Two days after Fox News host Sean Hannity, an avowed conservative, presented a series of misleading claims to advocate oil drilling in Alaska's Arctic National Wildlife Refuge (ANWR), William La Jeunesse, a hard news reporter for Fox News, repeated the same misleading claims. On the March 10 edition of Fox News' Special Report with Brit Hume, La Jeunesse reported that ANWR would produce "10 billion" barrels of oil or "nearly as much as we import [from] Saudi Arabia"; suggested that "experience shows" that drilling would not "hurt migrating caribou" in the refuge; and stated that the "oil exploration area ... total[s] 2,000 acres, or less than one-tenth of 1 percent of the refuge." In fact, available evidence contradicts each claim.

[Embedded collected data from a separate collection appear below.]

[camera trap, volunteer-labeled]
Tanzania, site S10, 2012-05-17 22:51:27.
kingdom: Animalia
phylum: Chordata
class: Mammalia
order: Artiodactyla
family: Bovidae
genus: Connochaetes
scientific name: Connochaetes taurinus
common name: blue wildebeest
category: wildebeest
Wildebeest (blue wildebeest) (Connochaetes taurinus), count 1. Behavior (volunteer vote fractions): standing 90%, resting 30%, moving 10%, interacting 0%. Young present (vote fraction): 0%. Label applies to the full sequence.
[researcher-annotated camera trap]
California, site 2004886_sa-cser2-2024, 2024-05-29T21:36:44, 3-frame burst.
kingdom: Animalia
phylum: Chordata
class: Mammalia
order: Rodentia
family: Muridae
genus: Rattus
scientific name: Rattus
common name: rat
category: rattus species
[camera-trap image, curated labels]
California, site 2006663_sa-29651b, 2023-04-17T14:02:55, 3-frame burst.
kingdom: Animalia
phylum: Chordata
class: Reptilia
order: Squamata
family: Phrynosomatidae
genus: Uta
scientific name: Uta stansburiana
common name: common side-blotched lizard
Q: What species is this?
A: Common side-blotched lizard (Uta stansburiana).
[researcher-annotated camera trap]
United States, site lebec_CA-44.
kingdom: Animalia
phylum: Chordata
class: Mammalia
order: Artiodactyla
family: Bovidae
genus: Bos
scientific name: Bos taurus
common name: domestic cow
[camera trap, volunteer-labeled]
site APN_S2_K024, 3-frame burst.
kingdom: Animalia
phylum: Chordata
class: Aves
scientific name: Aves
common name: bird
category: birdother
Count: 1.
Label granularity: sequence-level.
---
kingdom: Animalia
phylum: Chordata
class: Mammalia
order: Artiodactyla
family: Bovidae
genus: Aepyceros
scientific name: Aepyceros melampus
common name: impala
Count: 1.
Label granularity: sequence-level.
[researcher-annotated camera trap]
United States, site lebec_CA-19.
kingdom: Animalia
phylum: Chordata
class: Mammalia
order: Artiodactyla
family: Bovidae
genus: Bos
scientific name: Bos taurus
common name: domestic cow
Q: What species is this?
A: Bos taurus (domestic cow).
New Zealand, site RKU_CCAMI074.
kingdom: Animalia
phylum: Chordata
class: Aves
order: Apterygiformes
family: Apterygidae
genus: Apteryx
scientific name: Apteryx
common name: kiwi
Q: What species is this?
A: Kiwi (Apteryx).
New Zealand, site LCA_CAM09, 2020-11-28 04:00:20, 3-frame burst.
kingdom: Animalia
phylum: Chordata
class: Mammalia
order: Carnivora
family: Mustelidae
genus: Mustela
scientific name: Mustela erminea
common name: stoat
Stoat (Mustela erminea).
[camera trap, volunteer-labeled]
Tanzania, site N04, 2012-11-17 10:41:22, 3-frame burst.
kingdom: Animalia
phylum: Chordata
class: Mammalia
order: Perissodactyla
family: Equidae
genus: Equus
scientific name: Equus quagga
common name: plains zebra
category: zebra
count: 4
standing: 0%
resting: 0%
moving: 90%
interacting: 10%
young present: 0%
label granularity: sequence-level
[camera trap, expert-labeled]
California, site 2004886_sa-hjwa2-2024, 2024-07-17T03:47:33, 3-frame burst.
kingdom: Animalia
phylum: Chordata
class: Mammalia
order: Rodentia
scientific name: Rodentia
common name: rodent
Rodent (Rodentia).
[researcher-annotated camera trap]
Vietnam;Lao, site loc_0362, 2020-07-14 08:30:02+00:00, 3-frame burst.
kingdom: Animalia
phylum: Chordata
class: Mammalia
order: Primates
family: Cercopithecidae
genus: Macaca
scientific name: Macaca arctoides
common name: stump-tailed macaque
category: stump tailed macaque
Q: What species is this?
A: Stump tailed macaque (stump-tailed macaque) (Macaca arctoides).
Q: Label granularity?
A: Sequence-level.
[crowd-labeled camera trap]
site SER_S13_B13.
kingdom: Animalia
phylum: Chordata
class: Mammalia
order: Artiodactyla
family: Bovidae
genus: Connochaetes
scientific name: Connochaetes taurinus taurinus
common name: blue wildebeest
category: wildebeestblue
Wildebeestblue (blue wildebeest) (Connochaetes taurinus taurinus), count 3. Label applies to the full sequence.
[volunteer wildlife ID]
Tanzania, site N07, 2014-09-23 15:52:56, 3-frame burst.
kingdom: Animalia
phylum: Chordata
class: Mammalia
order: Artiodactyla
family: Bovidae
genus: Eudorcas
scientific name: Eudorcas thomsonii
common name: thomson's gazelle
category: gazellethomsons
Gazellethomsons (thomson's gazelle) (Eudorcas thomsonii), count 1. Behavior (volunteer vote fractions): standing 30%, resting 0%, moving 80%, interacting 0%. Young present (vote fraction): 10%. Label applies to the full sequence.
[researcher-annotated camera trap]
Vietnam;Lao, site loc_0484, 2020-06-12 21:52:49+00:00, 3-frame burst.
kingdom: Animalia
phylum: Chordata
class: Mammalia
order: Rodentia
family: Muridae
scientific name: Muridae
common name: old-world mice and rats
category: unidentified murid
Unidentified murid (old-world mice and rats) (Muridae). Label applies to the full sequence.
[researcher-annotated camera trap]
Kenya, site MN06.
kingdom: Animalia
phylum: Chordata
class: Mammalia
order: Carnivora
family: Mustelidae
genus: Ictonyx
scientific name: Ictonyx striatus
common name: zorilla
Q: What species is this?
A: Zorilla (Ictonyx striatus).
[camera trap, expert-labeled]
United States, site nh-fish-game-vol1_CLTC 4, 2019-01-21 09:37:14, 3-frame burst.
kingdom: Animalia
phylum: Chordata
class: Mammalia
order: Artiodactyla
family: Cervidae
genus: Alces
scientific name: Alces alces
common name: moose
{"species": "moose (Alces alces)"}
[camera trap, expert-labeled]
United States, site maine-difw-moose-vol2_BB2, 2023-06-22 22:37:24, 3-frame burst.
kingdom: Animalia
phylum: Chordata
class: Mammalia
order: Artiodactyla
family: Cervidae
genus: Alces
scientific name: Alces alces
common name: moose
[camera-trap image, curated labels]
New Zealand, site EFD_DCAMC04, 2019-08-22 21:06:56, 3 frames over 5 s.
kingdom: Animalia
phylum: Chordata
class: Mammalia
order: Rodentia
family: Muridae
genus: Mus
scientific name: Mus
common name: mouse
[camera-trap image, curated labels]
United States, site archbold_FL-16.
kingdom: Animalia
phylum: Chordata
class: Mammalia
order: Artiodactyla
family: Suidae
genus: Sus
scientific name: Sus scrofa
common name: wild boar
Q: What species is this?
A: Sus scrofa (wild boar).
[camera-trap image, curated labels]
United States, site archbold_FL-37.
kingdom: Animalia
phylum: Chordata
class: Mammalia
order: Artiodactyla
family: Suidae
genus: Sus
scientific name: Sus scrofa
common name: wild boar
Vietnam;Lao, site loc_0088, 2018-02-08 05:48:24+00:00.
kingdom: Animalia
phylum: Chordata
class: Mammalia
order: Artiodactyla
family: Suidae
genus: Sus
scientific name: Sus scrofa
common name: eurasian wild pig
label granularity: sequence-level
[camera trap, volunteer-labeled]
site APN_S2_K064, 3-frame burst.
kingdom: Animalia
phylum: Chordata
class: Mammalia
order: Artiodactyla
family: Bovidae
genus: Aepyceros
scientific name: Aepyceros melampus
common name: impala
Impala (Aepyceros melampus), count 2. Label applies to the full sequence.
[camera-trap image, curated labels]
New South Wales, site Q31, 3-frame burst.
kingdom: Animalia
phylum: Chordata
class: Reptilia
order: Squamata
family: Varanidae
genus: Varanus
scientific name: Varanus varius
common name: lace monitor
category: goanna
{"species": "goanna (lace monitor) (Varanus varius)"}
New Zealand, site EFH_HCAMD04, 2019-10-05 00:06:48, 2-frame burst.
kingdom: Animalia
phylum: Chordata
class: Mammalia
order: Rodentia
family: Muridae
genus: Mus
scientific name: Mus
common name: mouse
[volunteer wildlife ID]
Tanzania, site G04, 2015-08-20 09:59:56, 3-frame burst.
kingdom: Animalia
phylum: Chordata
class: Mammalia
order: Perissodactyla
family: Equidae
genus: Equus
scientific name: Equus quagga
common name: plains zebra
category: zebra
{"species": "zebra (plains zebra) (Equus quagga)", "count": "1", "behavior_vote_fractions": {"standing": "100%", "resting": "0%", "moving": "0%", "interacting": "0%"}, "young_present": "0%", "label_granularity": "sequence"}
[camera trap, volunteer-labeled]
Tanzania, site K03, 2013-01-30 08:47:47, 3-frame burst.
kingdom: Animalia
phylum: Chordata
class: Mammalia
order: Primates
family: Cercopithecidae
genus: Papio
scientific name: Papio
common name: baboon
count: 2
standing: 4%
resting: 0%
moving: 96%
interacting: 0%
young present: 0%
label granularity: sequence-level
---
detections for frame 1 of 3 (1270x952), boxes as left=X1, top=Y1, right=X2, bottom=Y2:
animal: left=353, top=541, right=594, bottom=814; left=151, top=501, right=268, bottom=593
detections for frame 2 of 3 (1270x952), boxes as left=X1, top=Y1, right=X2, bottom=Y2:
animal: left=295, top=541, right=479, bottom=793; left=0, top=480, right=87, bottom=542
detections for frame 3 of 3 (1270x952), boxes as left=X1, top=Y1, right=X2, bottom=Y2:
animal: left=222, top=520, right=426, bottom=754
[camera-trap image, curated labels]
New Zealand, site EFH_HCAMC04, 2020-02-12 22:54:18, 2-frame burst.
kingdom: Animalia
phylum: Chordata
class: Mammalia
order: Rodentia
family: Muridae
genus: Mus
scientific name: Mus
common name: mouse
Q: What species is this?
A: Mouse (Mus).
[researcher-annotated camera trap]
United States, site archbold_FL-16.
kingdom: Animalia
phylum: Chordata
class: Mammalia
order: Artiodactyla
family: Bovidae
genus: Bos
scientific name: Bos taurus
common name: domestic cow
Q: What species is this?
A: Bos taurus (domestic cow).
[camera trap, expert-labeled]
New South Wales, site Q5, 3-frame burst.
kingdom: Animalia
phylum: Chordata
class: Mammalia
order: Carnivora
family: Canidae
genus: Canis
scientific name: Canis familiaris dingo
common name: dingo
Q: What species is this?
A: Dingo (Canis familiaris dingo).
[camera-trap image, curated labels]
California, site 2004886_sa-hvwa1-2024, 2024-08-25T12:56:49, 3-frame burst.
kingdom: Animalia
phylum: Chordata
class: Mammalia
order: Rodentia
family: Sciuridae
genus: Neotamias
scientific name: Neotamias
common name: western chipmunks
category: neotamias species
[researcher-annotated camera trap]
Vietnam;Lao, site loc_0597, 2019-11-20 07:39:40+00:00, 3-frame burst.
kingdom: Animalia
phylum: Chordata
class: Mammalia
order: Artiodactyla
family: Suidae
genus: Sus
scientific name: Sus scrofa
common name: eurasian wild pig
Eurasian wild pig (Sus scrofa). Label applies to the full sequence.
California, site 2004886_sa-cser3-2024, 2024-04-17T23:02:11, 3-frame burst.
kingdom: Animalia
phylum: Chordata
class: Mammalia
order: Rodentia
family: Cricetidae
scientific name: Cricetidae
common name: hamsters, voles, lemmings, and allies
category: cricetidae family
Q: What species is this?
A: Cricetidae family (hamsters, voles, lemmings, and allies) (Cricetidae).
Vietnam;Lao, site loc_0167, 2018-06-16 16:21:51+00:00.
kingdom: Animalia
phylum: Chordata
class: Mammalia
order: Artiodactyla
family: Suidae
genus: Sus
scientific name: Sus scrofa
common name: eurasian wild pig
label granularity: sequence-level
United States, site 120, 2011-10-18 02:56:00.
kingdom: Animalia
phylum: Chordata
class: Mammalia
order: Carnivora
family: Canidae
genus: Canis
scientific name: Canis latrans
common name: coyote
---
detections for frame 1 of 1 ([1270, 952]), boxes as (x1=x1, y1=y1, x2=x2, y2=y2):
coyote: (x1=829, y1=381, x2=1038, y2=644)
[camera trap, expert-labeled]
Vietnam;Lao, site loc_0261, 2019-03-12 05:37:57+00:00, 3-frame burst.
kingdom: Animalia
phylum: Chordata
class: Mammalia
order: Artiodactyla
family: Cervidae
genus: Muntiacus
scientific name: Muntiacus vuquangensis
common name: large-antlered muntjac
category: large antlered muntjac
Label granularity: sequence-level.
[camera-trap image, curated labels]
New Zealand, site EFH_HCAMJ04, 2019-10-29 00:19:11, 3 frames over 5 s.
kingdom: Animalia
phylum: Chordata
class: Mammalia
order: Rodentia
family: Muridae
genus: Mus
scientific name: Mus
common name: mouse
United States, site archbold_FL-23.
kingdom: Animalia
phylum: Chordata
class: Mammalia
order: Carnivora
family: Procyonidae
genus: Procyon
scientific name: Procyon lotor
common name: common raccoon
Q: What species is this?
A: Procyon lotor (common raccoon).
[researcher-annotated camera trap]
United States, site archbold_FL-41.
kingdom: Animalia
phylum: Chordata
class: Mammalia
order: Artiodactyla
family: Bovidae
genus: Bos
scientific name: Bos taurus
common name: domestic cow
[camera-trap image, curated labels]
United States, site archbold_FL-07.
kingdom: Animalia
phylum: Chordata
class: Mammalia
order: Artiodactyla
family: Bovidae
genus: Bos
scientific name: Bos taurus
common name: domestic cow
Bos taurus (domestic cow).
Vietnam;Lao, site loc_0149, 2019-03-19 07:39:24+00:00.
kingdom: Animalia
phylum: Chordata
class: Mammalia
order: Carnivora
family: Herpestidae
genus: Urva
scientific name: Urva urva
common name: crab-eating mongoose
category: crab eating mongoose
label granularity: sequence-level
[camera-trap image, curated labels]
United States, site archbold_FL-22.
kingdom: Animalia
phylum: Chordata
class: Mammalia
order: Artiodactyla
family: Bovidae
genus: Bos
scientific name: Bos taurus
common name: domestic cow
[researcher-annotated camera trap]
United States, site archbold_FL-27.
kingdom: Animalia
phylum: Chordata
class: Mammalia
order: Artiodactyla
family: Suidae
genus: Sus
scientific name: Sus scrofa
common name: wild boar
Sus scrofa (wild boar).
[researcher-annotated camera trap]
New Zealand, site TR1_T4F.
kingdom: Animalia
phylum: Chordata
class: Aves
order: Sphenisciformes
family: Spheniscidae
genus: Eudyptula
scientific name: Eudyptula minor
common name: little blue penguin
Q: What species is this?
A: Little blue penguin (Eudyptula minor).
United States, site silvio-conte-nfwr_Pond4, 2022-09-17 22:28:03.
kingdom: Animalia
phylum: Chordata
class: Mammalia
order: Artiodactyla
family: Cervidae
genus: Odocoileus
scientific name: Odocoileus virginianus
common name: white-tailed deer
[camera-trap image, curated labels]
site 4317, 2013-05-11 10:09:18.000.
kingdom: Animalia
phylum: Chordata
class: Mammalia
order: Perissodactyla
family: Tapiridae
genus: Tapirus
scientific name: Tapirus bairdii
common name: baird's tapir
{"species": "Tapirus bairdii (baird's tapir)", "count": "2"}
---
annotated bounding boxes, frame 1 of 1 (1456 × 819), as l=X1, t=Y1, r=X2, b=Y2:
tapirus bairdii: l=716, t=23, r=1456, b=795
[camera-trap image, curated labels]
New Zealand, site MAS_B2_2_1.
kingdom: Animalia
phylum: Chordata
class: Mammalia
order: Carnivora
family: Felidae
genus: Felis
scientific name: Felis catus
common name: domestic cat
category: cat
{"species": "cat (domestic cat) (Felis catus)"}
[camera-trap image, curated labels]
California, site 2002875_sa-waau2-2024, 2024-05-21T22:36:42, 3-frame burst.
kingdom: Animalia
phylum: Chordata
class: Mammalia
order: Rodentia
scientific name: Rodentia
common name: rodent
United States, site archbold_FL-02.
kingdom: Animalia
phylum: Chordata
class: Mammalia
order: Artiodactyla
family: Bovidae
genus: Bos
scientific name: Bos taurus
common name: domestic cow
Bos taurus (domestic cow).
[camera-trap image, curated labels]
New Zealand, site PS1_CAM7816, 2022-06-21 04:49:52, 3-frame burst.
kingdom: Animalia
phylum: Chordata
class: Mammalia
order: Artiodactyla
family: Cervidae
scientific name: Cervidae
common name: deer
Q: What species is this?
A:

As Media Matters for America noted when Hannity touted the 10.4-billion-barrel estimate for ANWR's potential oil output, that figure includes large portions of ANWR where oil production is too costly to be economically viable for oil companies, and the proposal currently before Congress would not permit drilling in those areas. Two related claims presented by both Hannity and La Jeunesse -- that ANWR could produce "more than one million barrels a day" and that ANWR could provide "nearly as much as we import [from] Saudi Arabia " -- are based on the same assumption that drilling will occur in areas not considered economically viable for production. Media Matters also noted that projections of ANWR output by the U.S. Department of Energy indicate that it would fall far short of Saudi Arabian oil imports.
As Hannity did previously, La Jeunesse cited the example of Prudhoe Bay, Alaska, an oil-drilling area where the number of caribou has dramatically increased, to support his claim that drilling in ANWR would not "hurt migrating caribou." But a U.S. Geological Survey report noted, in the words of the Los Angeles Times, that drilling in ANWR would likely lead to "impaired reproduction and calf survival for the 123,000 caribou" in ANWR.
La Jeunesse's claim that only 2,000 acres of ANWR would be affected by drilling ignores the network of roads and pipelines extending outside of the drilling area that would be needed to support oil production, as Media Matters also documented.